MRI of Bio-Magnetism
Human body can be weakly (on the order of 0.01ppm) magnetized by the strong magnetic field inside MRI scanners. This magnetization originates from the magnetic susceptibility of biomolecules and certain trace metals; it is further influenced by the cellular architecture of tissue. Until very recently, the spatial distribution of the magnetization and the corresponding magnetic susceptibility inside our body could not be measured, as traditional magnetometers only measure the magnetic field outside the body. Recent developments in MRI have overcome this limitation and begun to allow the mapping of magnetic susceptibility in 3D space. Magnetic susceptibility mapping not only provides a means to produce high-resolution MR images, but also offers quantitative information of the molecular contents and cellular architectures of both healthy and diseased tissues. For example, it allows the quantification of tissue iron stores, calcification in tumors, myelination in white matter, aggregation of b-amyloid in Alzheimer’s disease and the dynamic conversion between oxy- and deoxyhemoglobin. Magnetic susceptibility is also orientation dependent and is a tensor quantity. Quantifying magnetic susceptibility anisotropy allows the mapping of the orientations of axonal fibers, myofibers and collagens. In NMR spectroscopy, studying magnetic susceptibility anisotropy of biomolecules have greatly enhanced the ability to determine protein structures. Similarly, studying magnetic susceptibility of biological tissue will help us assess its molecular and cellular architecture on a larger scale. These techniques have now found applications in many tissues and organs including the brain, heart, liver, kidney and knee joints.

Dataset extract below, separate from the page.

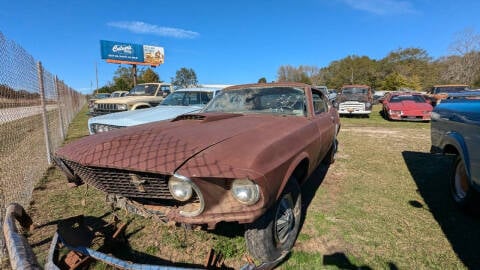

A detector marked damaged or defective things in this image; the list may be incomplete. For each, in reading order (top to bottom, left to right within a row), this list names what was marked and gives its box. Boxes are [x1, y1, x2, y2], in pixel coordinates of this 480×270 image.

rusty mustang car [54, 83, 342, 264]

Chunlei Liu is an Associate Professor at the University of California, Berkeley, with the Department of Electrical Engineering and Computer Sciences, and the Helen Wills Neuroscience Institute. He received a B.S. in Physics from Peking University, an M.S. in Physics from the University of North Carolina, Chapel Hill, and a Ph.D. in Electrical Engineering from Stanford University. He was previously Associate Professor of Radiology and Biomedical Engineering at Duke University. Dr. Liu’s research is in the area of magnetic resonance imaging and remote cell modulation. Dr. Liu pioneered higher-order tensor diffusion MRI which utilizes higher-order tensor statistics (variance, sknewness, kurtosis etc.) to measure the diffusion processes in biological tissues. Dr. Liu is also credited for developing susceptibility tensor imaging for mapping bio-magnetism. He received NIH Pathway to Independence Award (K99) in 2006, ISMRM Young Investigator Award finalist in 2007 and RSNA Margulis Award in 2015.